Knowledge required: complete search or disjoint set

When one has Ebola, everyone in his class can potentially get Ebola. With that observation, we can express each class as a set. When person i and j are in the same class, we can simply merge the 2 sets that i and j belongs to. Hence, the intended solution to this problem is to use disjoint set to manage the contents of the sets.

The disjoint set data structure has 2 operations \operatorname{Find}(a) and \operatorname{Merge}(a,b). When person i and j are in the same class, we can simply do \operatorname{Merge}(i,j). After processing all the classes, we can simply compare the value of \operatorname{Find}(1) and \operatorname{Find}(N) to determine if person N is infected.

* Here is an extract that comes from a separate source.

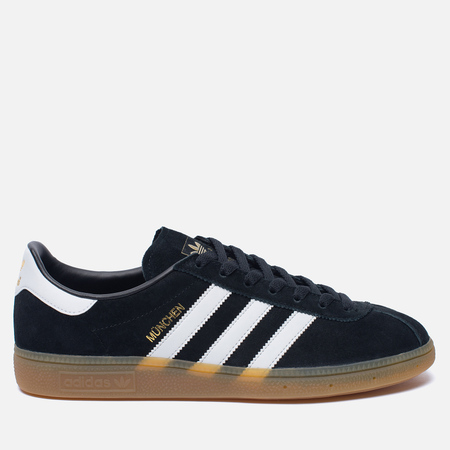 Кроссовки adidas Originals Munchen Core Black/White/Gum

A properly implemented disjoint set has a time complexity of \mathcal{O}(\alpha(N)) for each operation, where \alpha(N) is the Inverse Ackermann function, which is smaller than 5 for all reasonable values of N.

Time Complexity: \mathcal{O}(N + \sum K_i \alpha(N))

Alternate solution

Create a vertex for each student and each class. If a student is in a class, then create an edge between that student and that class. In total, there are N+M vertices and \sum K_i edges.

Next, do a graph search starting at student 1. Make sure to output the visited students. The visited classes can be ignored.

Time Complexity: \mathcal{O}(N + \sum K_i)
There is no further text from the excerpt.